Projects
A mix of coursework, side projects, and co-op work. Click "Read more" on any card for details.
Expense Management System
A full-stack web application that allows users to track their spending and manage their finances by providing a dashboard to view a summary of their spending patterns as well as a detailed view of individual transactions.
Highlights
- ▸ Designed and planned the UI using Figma before writing any code.
- ▸ Used Spring Boot for the backend — its built-in ORM modules made communicating with the database much simpler.
- ▸ Built the frontend with React and Tailwind CSS.
- ▸ Chose Vite as the bundler because it trims unused modules and compresses the output, improving responsiveness.
- ▸ Used PostgreSQL for data persistence, chosen for its reliability and suitability for the project scale.
- ▸ Containerized the entire application with Docker to keep it portable and cloud-provider agnostic. Deployed on Render.
Real Time Data Streaming Pipeline
0A pipeline that constantly makes requests at intervals to the GitHub API and performs streaming operations on the data to display useful analytics on a dashboard.
Highlights
- ▸ Developed a streaming pipeline that displays real-time analytics of GitHub repositories on a dashboard.
- ▸ Used Docker containers to deploy the Spark cluster for distributed processing of API requests.
- ▸ Designed the dashboard using Flask to display the analytics results.
- ▸ Used PySpark to perform relevant stream operations such as filtering, Map-Reduce, and aggregation.
- ▸ Used Redis as a local cache for data, chosen because the project was scoped as a local setup due to API rate limits.

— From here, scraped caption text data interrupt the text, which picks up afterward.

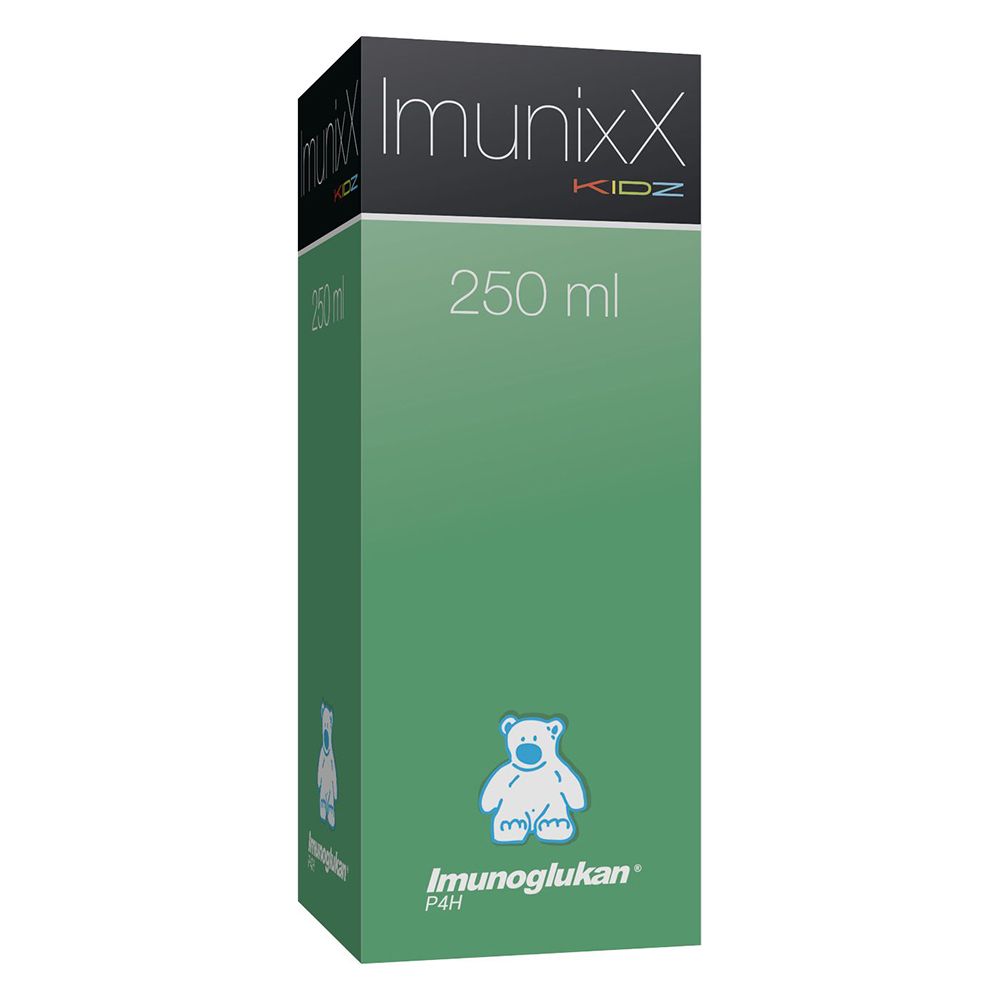 Productverpakking met ImunixX KIDZ, 250 ml en Imunoglukan. Beer-illustratie.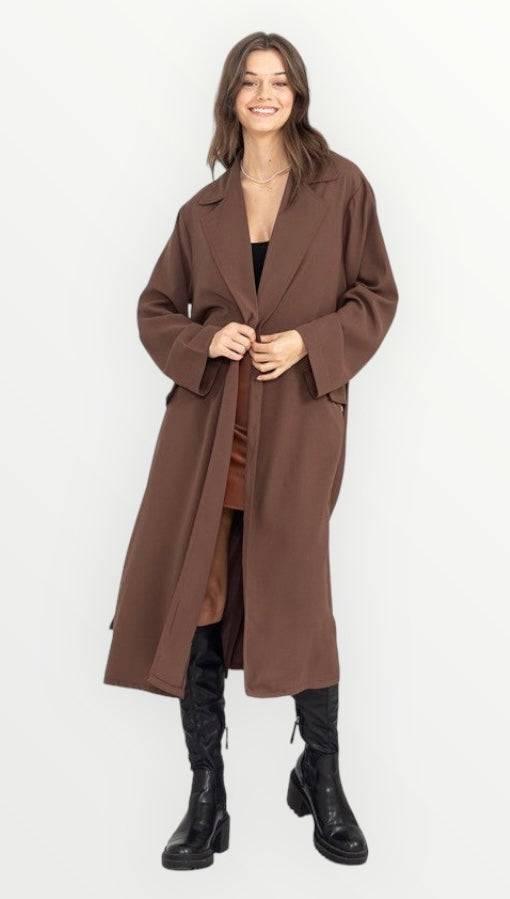 Womens Belted Trench Coat Coats & Jackets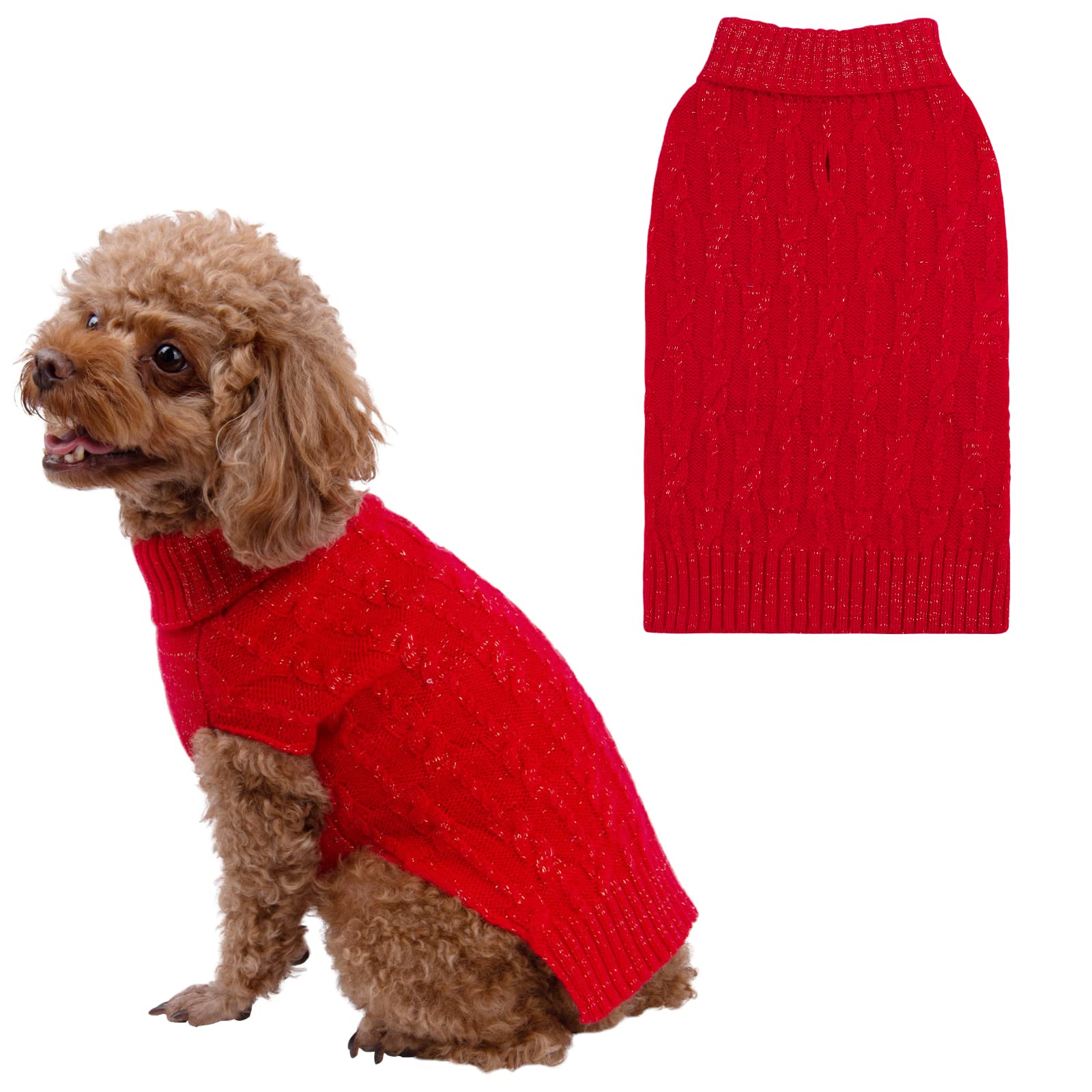 CuteBone Warm Turtleneck Dog Sweater for Small Dogs - Cozy Winter Pet Clothing with Leash Hole - Perfect for Cold Weather Walks & Indoor Comfort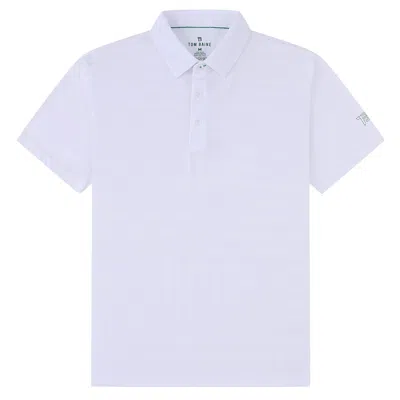 Tom Baine Performance Stretch Plaid Short Sleeve Polo In White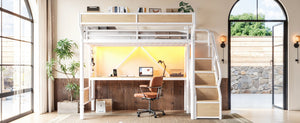 English Elm Twin Xl Industrial Loft Bed with Desk Power Outlet Led Wardrobe and Stair Storage White W5305S00178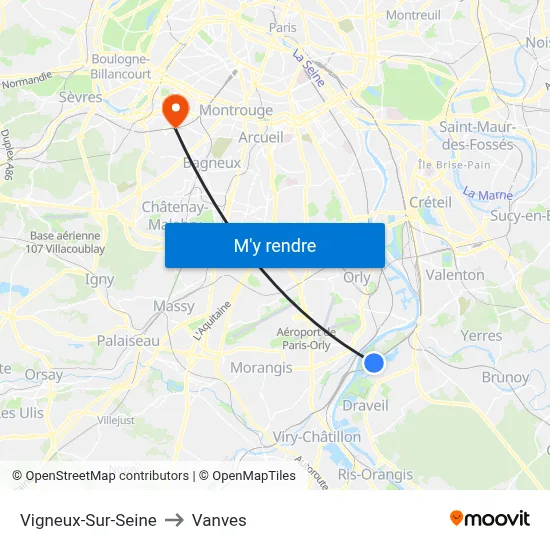 Vigneux-Sur-Seine to Vanves map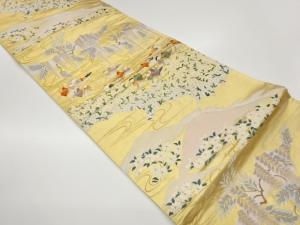 流水に鴛鴦・藤・小花模様織出し袋帯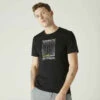 T-shirt Fitness Manches Courtes Slim Coton Col Rond Homme Noir à Motifs -ProSportif Boutique t shirt coton extensible fitness slim 12
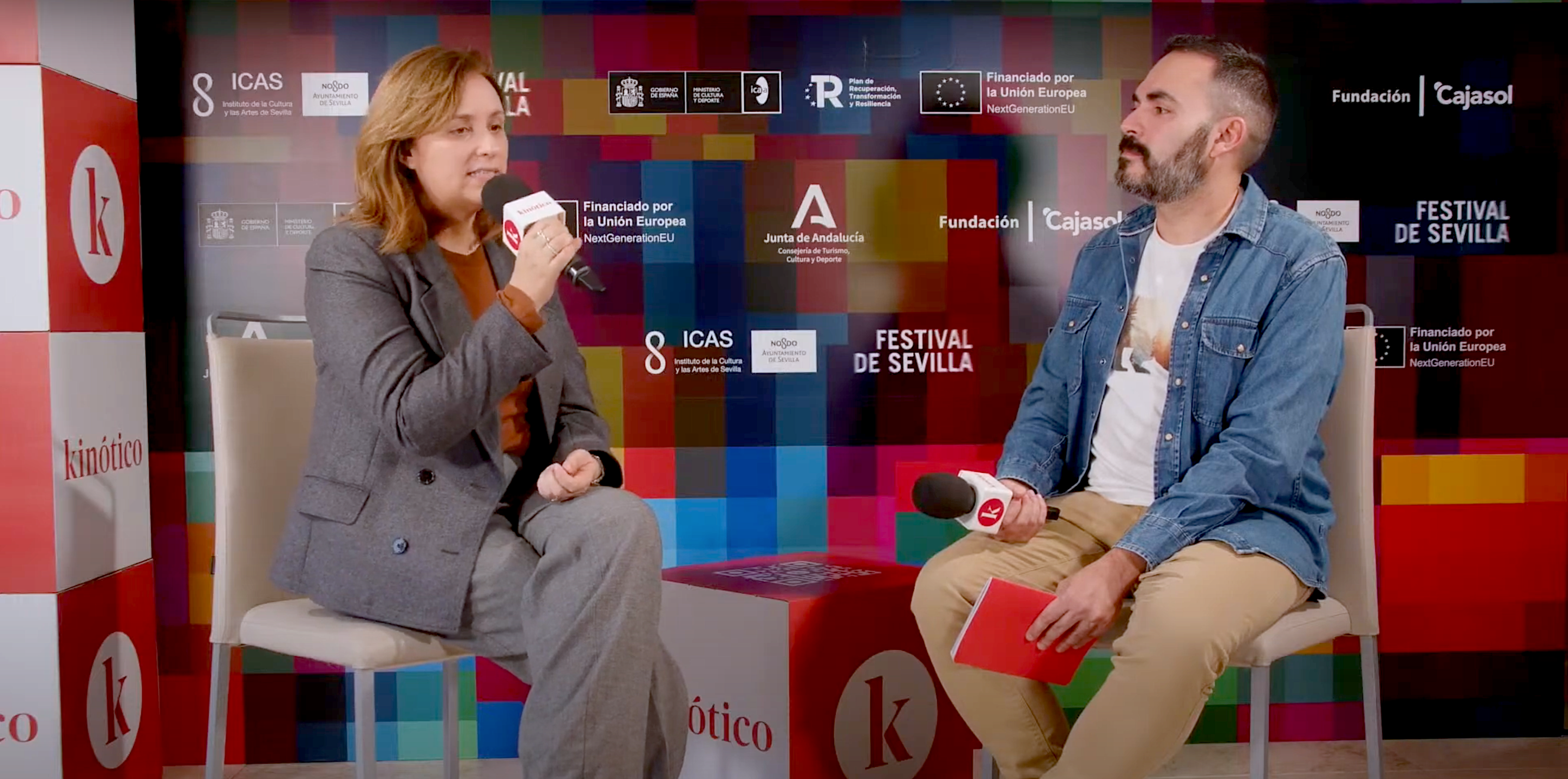 La presidenta de la Academia de Cine de Andalucía, Marta Velasco, durante su entrevista con Kinótico en Sevilla
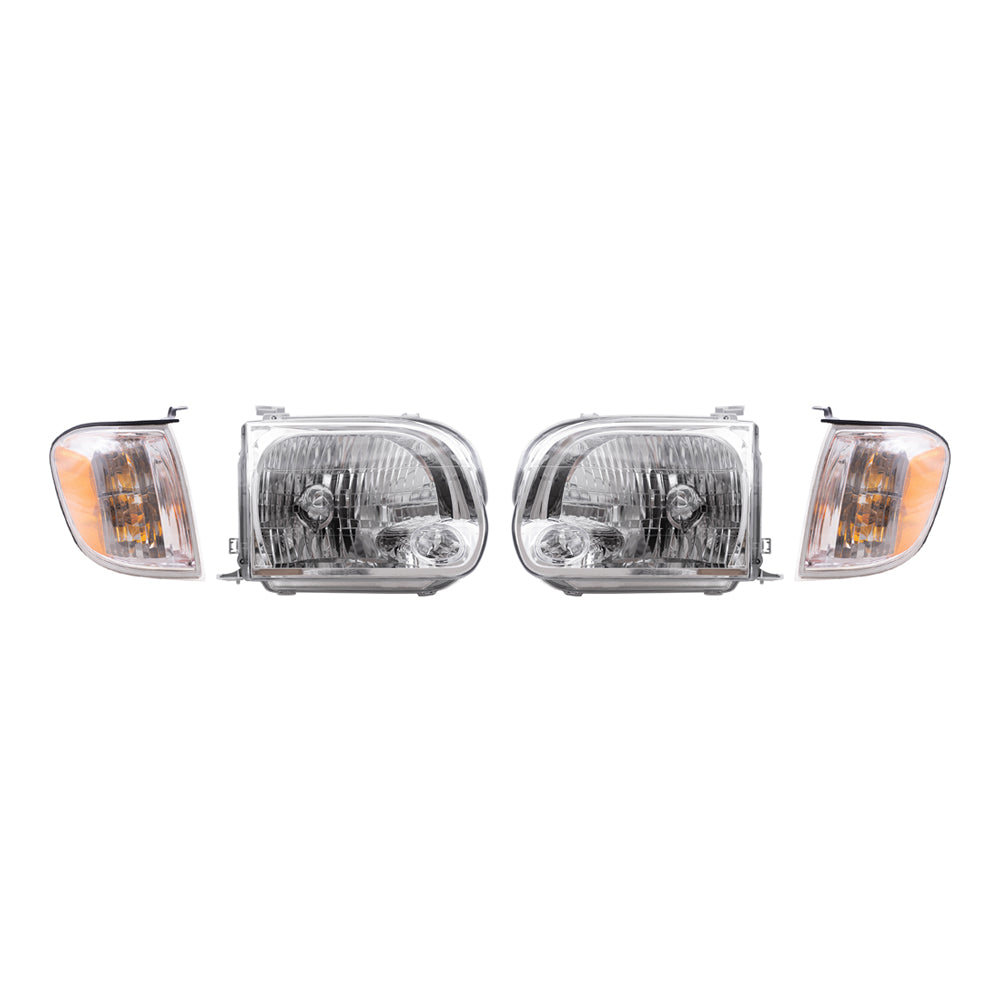 Brock 4 Pc Set of Headlights & Signal Lights for 2005-2007 Sequoia & 2005-2006 Tundra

Full Stack E-Commerce Website
A full-stack e-commerce site covering all three tiers: Presentation Layer (frontend), Business Layer (backend), and Data Layer (database).
Highlights
- ▸ Designed and planned the project using Figma.
- ▸ Used Spring Boot for the backend, taking advantage of its built-in ORM and dependency injection modules.
- ▸ Built the frontend with React and Tailwind CSS.
- ▸ Chose Vite as the bundler for its tree-shaking and compression capabilities.
- ▸ Used PostgreSQL for data persistence.
- ▸ Containerized each component with Docker to keep the system portable across cloud providers.
Association Rule Mining using Apriori Algorithm
0A Python script that takes a CSV file and finds association rules whose support exceeds a user-specified threshold.
Highlights
- ▸ Processes a collection of itemsets (Walmart dataset) to find interesting patterns in the data.
- ▸ Uses the Apriori algorithm to prune rules that do not meet the given support threshold.
- ▸ Generates association rules from the frequent itemsets that survive pruning.
- ▸ Uses a lift measure to discard misleading rules (lift ≤ 1.0).
Decision Tree Model Classifier
0A Python program that builds and trains a decision tree from a provided dataset to predict the class of unlabelled data.
Highlights
- ▸ A configurable threshold determines whether a node becomes a leaf or an internal node.
- ▸ Uses the Information Gain criterion to decide which attribute to split on at each node.
- ▸ Performs recursive node splitting from the root until the termination condition is met.
- ▸ Core algorithm steps are split into helper functions for cleaner code and easier debugging.
- ▸ The trained tree classifies test data that lacks the target attribute.
Imbalanced Learning with SciKit
1A Python script that measures the performance of various classification models against an imbalanced dataset — one where the class distribution is heavily skewed, giving models misleadingly high accuracy.
Highlights
- ▸ Benchmarked multiple classifiers against each other: Decision Tree, KNN (k=1 and k=3), Gaussian Naive Bayes, Logistic Regression, MLP Neural Network, and Random Forest.
- ▸ Used Pandas DataFrames to preprocess and clean the dataset before training.
- ▸ Applied the best-performing model to an imbalanced credit card fraud dataset.
- ▸ Addressed the class imbalance problem to surface the minority class — usually the one of actual interest.
Connect 4 vs AI Agent
0A Python program that lets the user play Connect-4 against AI agents using different decision-making algorithms. Connect-4 is a solved game — the right moves can always beat the agent.
Highlights
- ▸ Implemented three AI algorithms: depth-limited MiniMax, Alpha-Beta pruning, and Expectimax.
- ▸ Alpha-Beta pruning speeds up MiniMax by pruning branches that cannot affect the final decision.
- ▸ Expectimax models opponent uncertainty by weighting moves with probabilities rather than assuming optimal play.
Dictionary Client
0A Java application that communicates with dictionary servers using the DICT protocol over TCP.
Highlights
- ▸ Uses the Java Socket API to establish TCP connections to dictionary servers.
- ▸ Implements the DICT protocol as specified in RFC 2229 to send requests and parse responses.
- ▸ Displays definition results in a GUI.